◆ **WORK TASK**
Which lines run from the one containing "kingdom: Animalia" through the end of the material? Reproduce them exactly.

◆ **GIVEN ENTRIES**
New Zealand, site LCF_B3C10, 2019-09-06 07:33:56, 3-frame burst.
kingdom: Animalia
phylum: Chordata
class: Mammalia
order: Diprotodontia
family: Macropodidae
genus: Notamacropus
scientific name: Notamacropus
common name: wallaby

◆ **TASK SOLUTION**
kingdom: Animalia
phylum: Chordata
class: Mammalia
order: Diprotodontia
family: Macropodidae
genus: Notamacropus
scientific name: Notamacropus
common name: wallaby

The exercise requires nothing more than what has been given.